Written tasks:
**a.** Return the stretch of the Prometheus adapter and autoscaling guide starting at "Now, check your" and ending at "page is accessed.".
**b.** Pick up the Prometheus adapter and autoscaling guide after its final line and write what comes next.

This exercise will introduce the basics of setting up a Prometheus adapter on a cluster and how to configure an autoscaler to use application metrics from the adapter. For more detailed information, please refer to the Prometheus Adapter Walkthrough.

Deploy a Test Service

Deploy your application to the cluster and expose it through a service so that you can send traffic to it and obtain metrics from it:


apiVersion: apps/v1
kind: Deployment
metadata:
  name: sample-app
  labels:
    app: sample-app
spec:
  replicas: 1
  selector:
    matchLabels:
      app: sample-app
  template:
    metadata:
      labels:
        app: sample-app
    spec:
      containers:
      - image: uhub.service.ucloud.cn/uk8s/autoscale-demo:v0.1.2
        name: metrics-provider
        ports:
        - name: http
          containerPort: 8080
---
apiVersion: v1
kind: Service
metadata:
  labels:
    app: sample-app
  name: sample-app
spec:
  ports:
  - name: http
    port: 80
    protocol: TCP
    targetPort: 8080
  selector:
    app: sample-app
  type: ClusterIP

Now, check your application to ensure it exposes metrics and that the http_requests_total metric correctly reflects the number of request accesses. You can test this on a host with access to the Pod (such as the master node) using the following command:


curl http://$(kubectl get pod -l app=sample-app -o jsonpath='{.items[0].status.podIP}'):8080

Note: The counter increases each time the page is accessed.

Configure HPA

Now, you need to ensure that the application can be automatically scaled based on this metric to prepare for release. You can use a HorizontalPodAutoscaler as shown below to achieve automatic scaling:


kind: HorizontalPodAutoscaler
apiVersion: autoscaling/v2
metadata:
  name: sample-app
spec:
  scaleTargetRef:
    # Specify the target resource for automatic scaling, here it is a Deployment named sample-app
    apiVersion: apps/v1
    kind: Deployment
    name: sample-app
  # Set the range of replicas: at least 1, at most 10
  minReplicas: 1
  maxReplicas: 10
  metrics:
  # Use custom metrics of type Pods to calculate the average of this metric for each Pod
  - type: Pods
    pods:
      # Specify the metric name as http_requests, which is a custom metric (custom metrics)

Dataset:
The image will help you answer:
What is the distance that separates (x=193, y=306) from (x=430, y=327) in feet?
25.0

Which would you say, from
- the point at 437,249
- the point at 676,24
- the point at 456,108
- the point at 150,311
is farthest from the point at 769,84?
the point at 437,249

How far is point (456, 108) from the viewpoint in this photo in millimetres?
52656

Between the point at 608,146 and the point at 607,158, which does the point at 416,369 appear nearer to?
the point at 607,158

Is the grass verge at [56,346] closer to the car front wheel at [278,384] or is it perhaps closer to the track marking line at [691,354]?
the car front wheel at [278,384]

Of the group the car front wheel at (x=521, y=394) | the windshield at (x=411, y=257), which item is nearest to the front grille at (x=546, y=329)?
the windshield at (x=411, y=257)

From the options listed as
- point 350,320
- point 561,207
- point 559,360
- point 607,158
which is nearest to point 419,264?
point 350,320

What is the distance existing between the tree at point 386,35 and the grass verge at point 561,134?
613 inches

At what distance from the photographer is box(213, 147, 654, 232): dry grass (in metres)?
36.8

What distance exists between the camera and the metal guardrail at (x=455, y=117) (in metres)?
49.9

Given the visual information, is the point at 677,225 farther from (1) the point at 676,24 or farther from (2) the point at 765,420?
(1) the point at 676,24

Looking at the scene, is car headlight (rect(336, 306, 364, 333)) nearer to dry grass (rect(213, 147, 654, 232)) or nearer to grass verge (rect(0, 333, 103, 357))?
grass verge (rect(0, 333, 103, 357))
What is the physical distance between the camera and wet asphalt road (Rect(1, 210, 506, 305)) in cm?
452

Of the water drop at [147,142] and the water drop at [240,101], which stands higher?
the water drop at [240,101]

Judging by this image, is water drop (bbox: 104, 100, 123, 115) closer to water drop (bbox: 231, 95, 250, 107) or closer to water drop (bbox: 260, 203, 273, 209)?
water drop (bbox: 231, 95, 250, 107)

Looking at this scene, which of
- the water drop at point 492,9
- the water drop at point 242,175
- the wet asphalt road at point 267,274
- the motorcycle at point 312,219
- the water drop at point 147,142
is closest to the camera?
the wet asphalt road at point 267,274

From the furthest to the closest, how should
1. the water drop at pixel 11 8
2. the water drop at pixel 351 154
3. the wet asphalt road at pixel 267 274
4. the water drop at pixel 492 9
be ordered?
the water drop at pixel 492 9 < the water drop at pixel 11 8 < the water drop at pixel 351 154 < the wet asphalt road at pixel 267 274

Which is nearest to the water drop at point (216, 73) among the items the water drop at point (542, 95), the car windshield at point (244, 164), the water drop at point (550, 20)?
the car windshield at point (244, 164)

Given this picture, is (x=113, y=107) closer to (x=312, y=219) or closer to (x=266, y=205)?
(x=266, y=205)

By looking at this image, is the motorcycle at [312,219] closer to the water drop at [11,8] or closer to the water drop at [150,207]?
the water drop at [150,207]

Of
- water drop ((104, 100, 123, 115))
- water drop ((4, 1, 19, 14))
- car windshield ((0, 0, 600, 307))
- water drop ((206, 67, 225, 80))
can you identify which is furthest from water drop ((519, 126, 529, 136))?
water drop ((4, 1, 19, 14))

Task results:
**a.**
Now, check your application to ensure it exposes metrics and that the http_requests_total metric correctly reflects the number of request accesses. You can test this on a host with access to the Pod (such as the master node) using the following command:


curl http://$(kubectl get pod -l app=sample-app -o jsonpath='{.items[0].status.podIP}'):8080

Note: The counter increases each time the page is accessed.

**b.**
      # Currently not effective, requiring Prometheus Adapter configuration to support this metric
      metric:
        name: http_requests
      # Specify the scaling trigger threshold as an average of 500m (500 millirequests/second) per Pod
      # That is, when each Pod processes 1 request every 2 seconds, HPA will maintain the current number of replicas
      # If this rate is exceeded, HPA will automatically scale out; otherwise, it will scale in
      target:
        type: Value
        averageValue: 500m

Monitor Configuration

To monitor your application, create a ServiceMonitor pointing to the application. Assume your Prometheus instance is configured to discover services with the app: sample-app label, create the following ServiceMonitor to collect metrics from the service:

Preconditions: Your application service must meet the following requirements for successful metric collection by Prometheus:

The service has the label app: sample-app (or matches the selector in ServiceMonitor).
The service exposes the metrics interface via a named port (e.g., http).
The application exposes standard Prometheus metrics on this port, with the default scraping path /metrics (or a custom path via the endpoints.path field).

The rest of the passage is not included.